Dr. Andrew F. Schorr, a former military physician who is associate director of critical care medicine at Washington Hospital Center in Washington, said he believed that Colonel Holcomb had pushed military surgeons to use Factor VII despite a lack of data on its benefits — and some evidence that it can increase the risk of blood clots that cause strokes. Factor VII is a naturally occurring protein that helps the blood clot; an artificial version is produced by the Danish company Novo Nordisk under the name NovoSeven.

“I certainly disagree with his approach to Factor VII,” Dr. Schorr said.

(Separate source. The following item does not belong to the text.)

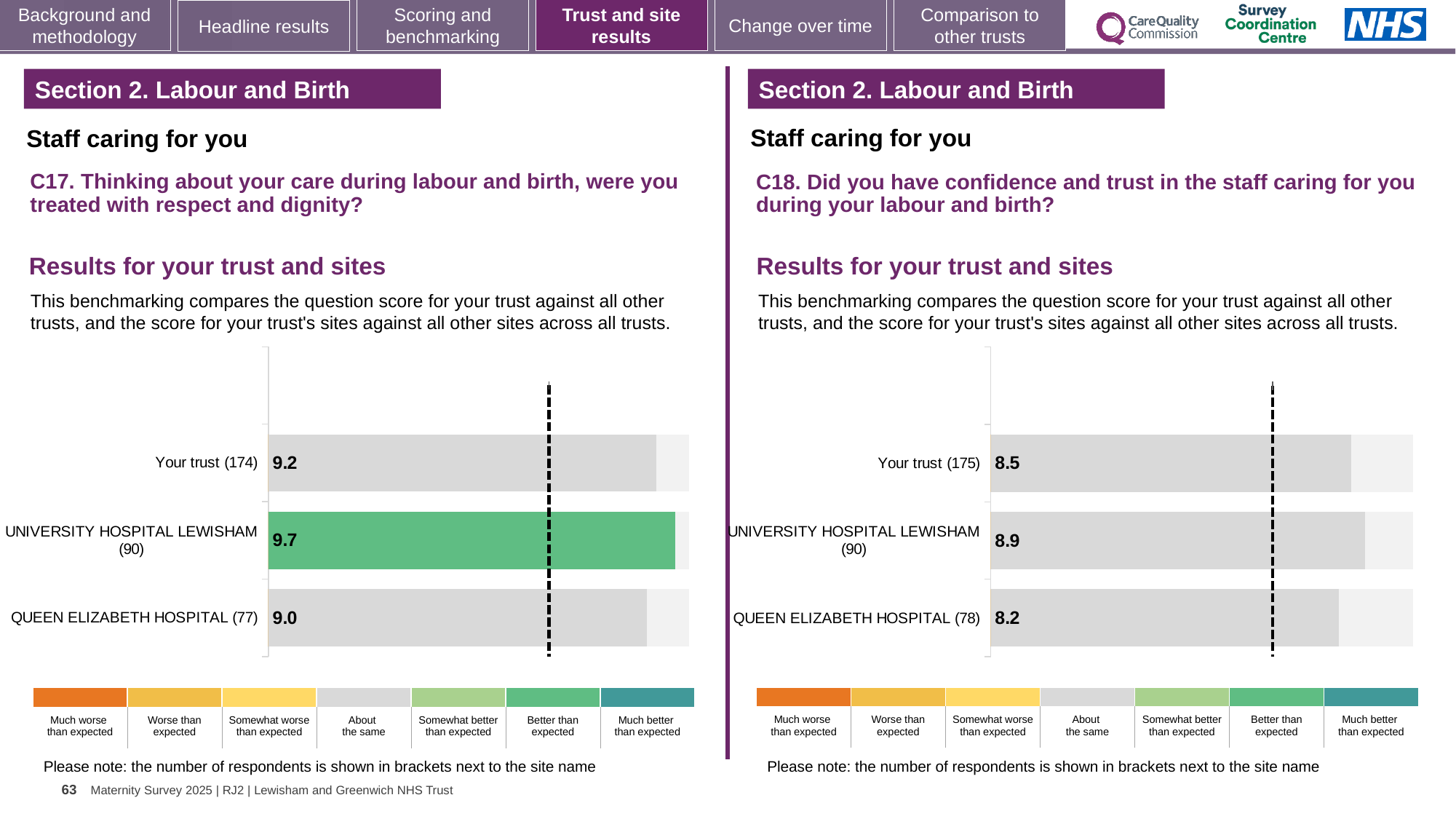
In the C18 chart on the right, which site or trust has the highest score? University Hospital Lewisham In the C17 chart on the left, what is the difference between the scores for University Hospital Lewisham and Queen Elizabeth Hospital? 0.7 In the C17 chart on the left, what is the score for Queen Elizabeth Hospital? 9.0 In the C18 chart on the right, what is the score for Queen Elizabeth Hospital? 8.2 In the C17 chart on the left, what is the score for University Hospital Lewisham? 9.7 What type of chart is used for the C18 results on the right? Bar chart In the C18 chart on the right, what is the difference between the scores for University Hospital Lewisham and Your trust? 0.4 In the C18 chart on the right, which has the larger score, Your trust or Queen Elizabeth Hospital? Your trust In the C17 chart on the left, which site or trust has the lowest score? Queen Elizabeth Hospital In the C17 chart on the left, what is the score for Your trust? 9.2 How many bars are plotted in the C17 chart on the left? 3 In the C18 chart on the right, what is the score for Your trust? 8.5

Colonel Holcomb has also been criticized for his advocacy of an experimental blood substitute called PolyHeme, which recently failed a clinical trial in trauma patients. The trial, which ran from late 2003 until last year, was conducted on people who were severely injured and could not give consent to the experiment.

The trial followed an earlier failed test of PolyHeme in patients undergoing surgery for aneurysms. In the earlier trial, 54 percent of people who took it went on to suffer serious adverse events, compared with 28 percent who did not.

But the Brooke Army Medical Center and Colonel Holcomb did not disclose the results of the earlier trial to the public when they agreed to participate in the new trial. “Up to now, PolyHeme has not caused any clinically bad problems,” researchers for Brooke wrote in materials prepared for a public meeting, according to a 2006 article in The Wall Street Journal.

“He knew about this data, and he should never have approved the trial for his center and allowed the Army to participate in it,” said Keith Berman, a medical products consultant who specializes in research on blood substitutes. “Many, many centers declined to participate in this trial.”